Metadata discovery uses advanced analysis to inspect the content of specific assets to derive new insights that can augment or validate their catalog entry.
The results can either be automatically applied to the asset's catalog entry or it can go through a stewardship process to have a subject matter expert confirm the findings (or not).
Discovery and stewardship are the most advanced form of automation for asset cataloging. Egeria provides the server runtime environment and component framework to allow third parties to create discovery services and governance action implementations. It has only simple implementations of these components, mostly for demonstration purposes. This is the area where vendors and other open source projects are expected to provide additional value.

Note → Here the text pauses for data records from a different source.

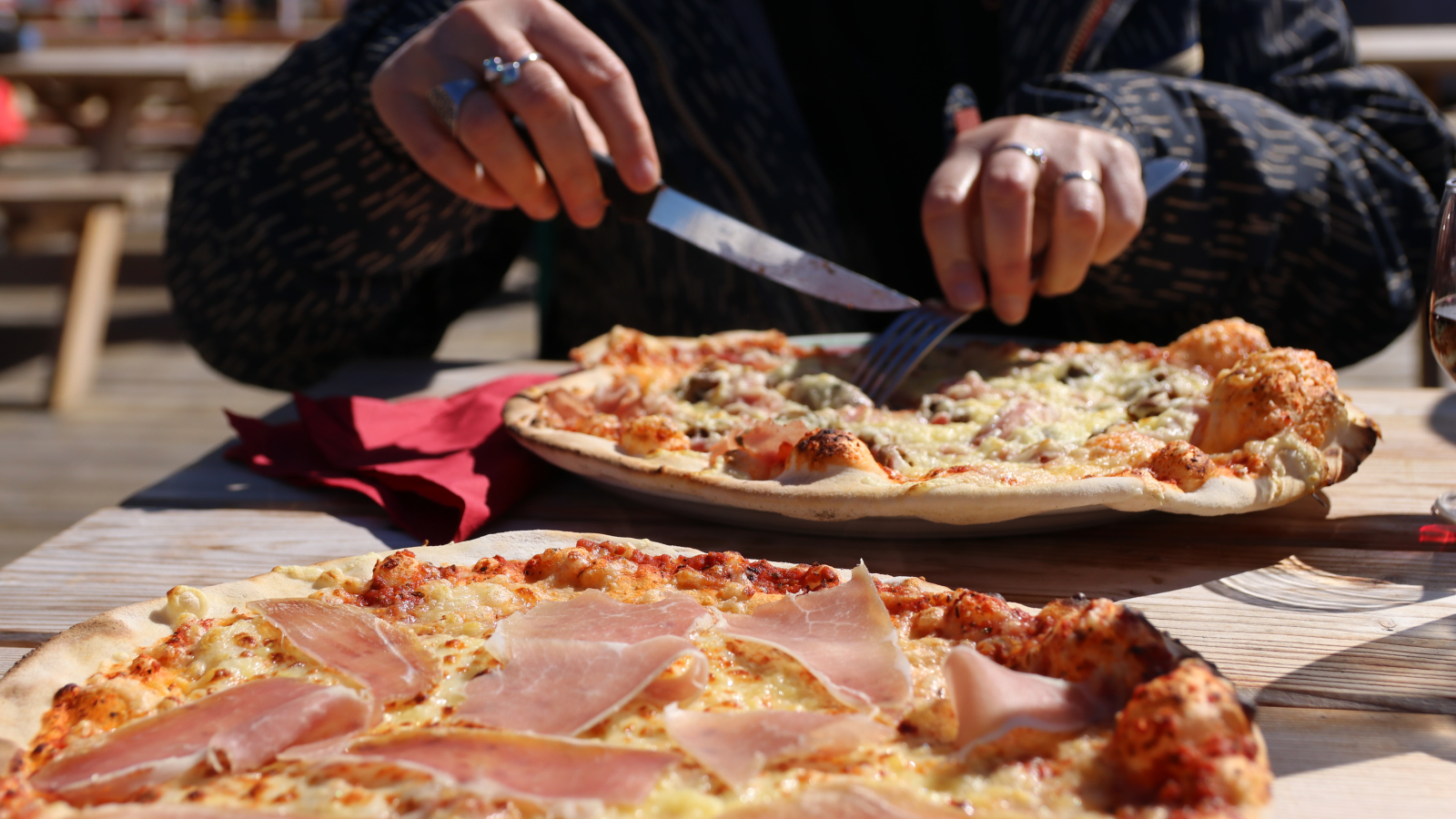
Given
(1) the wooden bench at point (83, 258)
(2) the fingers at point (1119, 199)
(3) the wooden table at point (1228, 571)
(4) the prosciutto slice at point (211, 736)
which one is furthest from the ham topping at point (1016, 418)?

Metadata discovery is an automated process that extracts metadata about a digital resource. This metadata may be:
- embedded within the asset (for example a digital photograph has embedded metadata), or
- managed by the platform that is hosting the asset (for example, a relational database platform maintains schema information about the data store in its databases) or
- determined by analysing the content of the asset (for example a metadata discovery tool may analyse the data content to determine the types and range of values it contains and, maybe from that analysis, determine a quality score for the data).
Some metadata discovery may occur when the resource is first catalogued as an asset. For example, the schema of a database may be catalogued through the Data Manager OMAS API. This schema may have been automatically extracted by an integration connector hosted in Egeria's Database Integrator OMIS.
Egeria also supports more advanced metadata discovery.
The Open Discovery Framework (ODF) has open APIs that define how automated discovery services can be operated and the resulting analysis stored in an open metadata repository. The metadata repository interfaces provide the metadata discovery service with:
- the ability to manage discovery configuration,
- a search function to locate assets in the metadata repository,
- access all of the metadata known about each asset including its connector and
- the ability to record the results of its analysis.
This metadata repository interface for metadata discovery tools is implemented by the Discovery Engine OMAS.
Egeria is also able to host automated metadata discovery services that implement the ODF interfaces in its Asset Analysis OMES.